Damar memeluk Wulan semakin erat. Dengan isak tangis, pemuda itu berkali-kali berucap, “Bapak, Mbak, Bapak..”
“Iya, Sayang. Damar kuat ya? Damar harus kuat, kamu adek Mbak paling jagoan, kan?” balas Wulan.
Entahlah, Damar tak tahu jawabannya. Ia merasa dirinya sama sekali bukan seorang jagoan. Kekuatan untuk berdiri saja ia tak punya. Jagoan dari mana? Pikirannya kosong saat itu. Rasanya seperti sedang melamun. Damar masih begitu tak percaya dengan fakta bahwa bapak sudah tiada. Benar kata ibu, bapak masih terasa sangat dekat hingga Damar merasa bapak hanya belum pulang seperti biasa. Namun, Damar seketika menyadarinya kala mendengar suara dari speaker masjid di dekat rumahnya. Seperti tamparan keras baginya ketika mendengar serentetan kalimat yang menyampaikan kabar duka. Innalillahi wa innailaihi rajiun, innalillahi wa innailaihi rajiun, innalillahi wa innailaihi rajiun. Telah berpulang ke Rahmatullah, Bapak Edi Wijayanto...
Kalimat selanjutnya tak begitu terdengar, karena lagi-lagi, rungu Damar dipenuhi dengan suara isak tangisnya sendiri. Hari ini, Damar berantakan. Hatinya pecah berantakan, entah menjadi berapa bagian.
Kini semuanya berkumpul untuk mendoakan jenazah bapak.
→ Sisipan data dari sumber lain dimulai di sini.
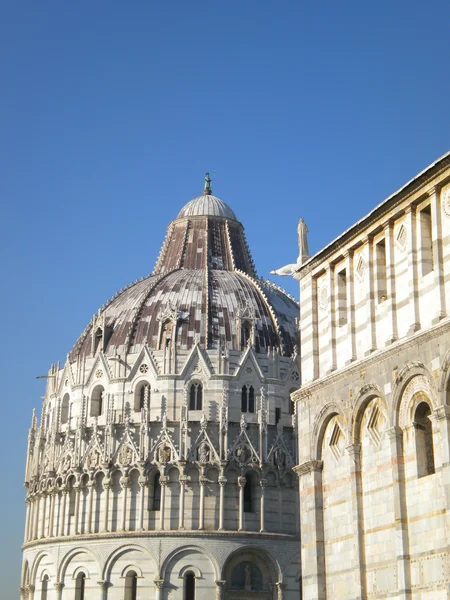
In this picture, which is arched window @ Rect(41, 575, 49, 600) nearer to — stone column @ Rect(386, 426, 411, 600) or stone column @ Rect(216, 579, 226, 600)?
stone column @ Rect(216, 579, 226, 600)

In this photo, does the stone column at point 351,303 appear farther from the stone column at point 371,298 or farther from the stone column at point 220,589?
the stone column at point 220,589

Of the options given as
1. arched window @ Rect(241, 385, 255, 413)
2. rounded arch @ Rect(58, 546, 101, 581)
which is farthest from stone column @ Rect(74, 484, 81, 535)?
arched window @ Rect(241, 385, 255, 413)

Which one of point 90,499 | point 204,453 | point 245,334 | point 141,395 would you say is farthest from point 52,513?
point 245,334

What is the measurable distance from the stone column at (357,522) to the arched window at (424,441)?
2.56 metres

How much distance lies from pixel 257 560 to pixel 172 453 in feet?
27.8

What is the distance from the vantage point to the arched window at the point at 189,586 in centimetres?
6398

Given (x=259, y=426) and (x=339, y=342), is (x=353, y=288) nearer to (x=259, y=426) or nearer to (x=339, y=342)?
(x=339, y=342)

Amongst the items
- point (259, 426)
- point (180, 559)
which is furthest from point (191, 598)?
point (259, 426)

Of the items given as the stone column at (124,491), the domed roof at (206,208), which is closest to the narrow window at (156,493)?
the stone column at (124,491)

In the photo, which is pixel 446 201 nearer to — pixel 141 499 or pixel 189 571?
pixel 189 571

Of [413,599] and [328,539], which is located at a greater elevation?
[328,539]

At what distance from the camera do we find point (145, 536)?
64.5 metres

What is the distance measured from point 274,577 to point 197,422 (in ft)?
35.1

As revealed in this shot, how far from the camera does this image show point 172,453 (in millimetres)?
65688
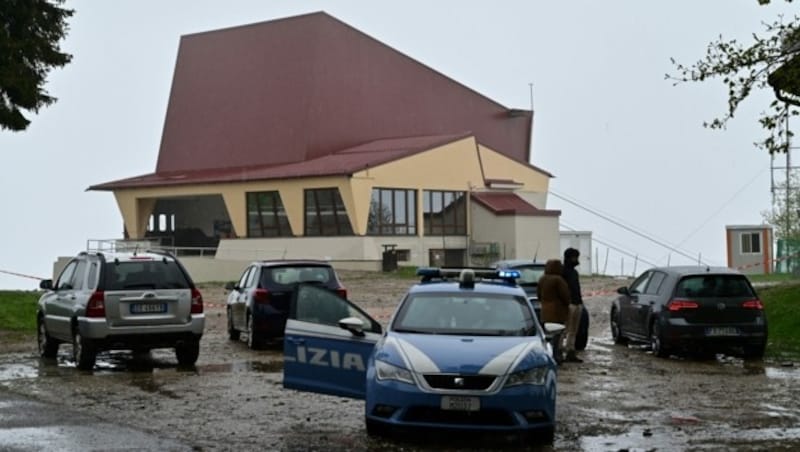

Supaya amal ibadah beliau diterima, supaya bapak ditempatkan ditempat terbaik. Mereka semua melingkar untuk membaca surat Yasin, dipimpin oleh seorang ustad di wilayahnya. Damar menoleh ke arah ibu yang sudah kembali diantarkan ke ruang tamu oleh bude-budenya yang lain, ibu sudah tampak lebih tenang kali ini. Ibu kembali duduk di sebelahnya, menyandarkan kepalanya pada bahu Damar.
“Bapak suruh bangun lagi dong, Mas. Masa Bapak ninggalin kita begini?” ucap ibu lesu.
Damar mengelus pipi ibu dengan tangan kanannya, “Nggak bisa, Bu. Udah ya? Nggak baik kalo kita begini terus, kita doain Bapak aja ya?”
Ibu meneteskan air mata untuk kesekian kali, setelahnya wanita itu mengangguk pasrah.
Setelah beberapa lama, Jenazah bapak sudah dimandikan dan dikafankan. Kini mereka semua tengah bersiap karena sebentar lagi akan membawa jenazah bapak ke masjid untuk disalatkan setelah magrib nanti.
Damar berlutut di hadapan ibu yang duduk di sofa ruang tamu milik keluarganya. “Ibu mau ikut salatin Bapak? Kalo enggak juga nggak pa-pa, kalo ibu lemes, di rumah aja ya?”
Ibu menggeleng, “Nggak pa-pa, Mas. Ibu kuat insya Allah.”
Tentu. Damar tahu itu. Dan dirinya tak mungkin membantah fakta itu. Damar tersenyum tipis kemudian mengangguk.
“Ada teman-teman Mas Damar di luar. Udah dari tadi, coba ditemui dulu, Mas,” ucap ibu. Damar menoleh ke arah pintu, benar saja, Damar melihat kehadiran banyak teman sekolahnya. Dhimas, Haris, Ojan, dan teman sekelasnya yang lain serta teman-temannya dari ekskul futsal turut hadir. Pria itu mengulas senyum tipis, rupanya Tuhan memang adil. Meski kesedihan paling besar menimpanya, setidaknya ia punya banyak orang yang mendukungnya hari ini.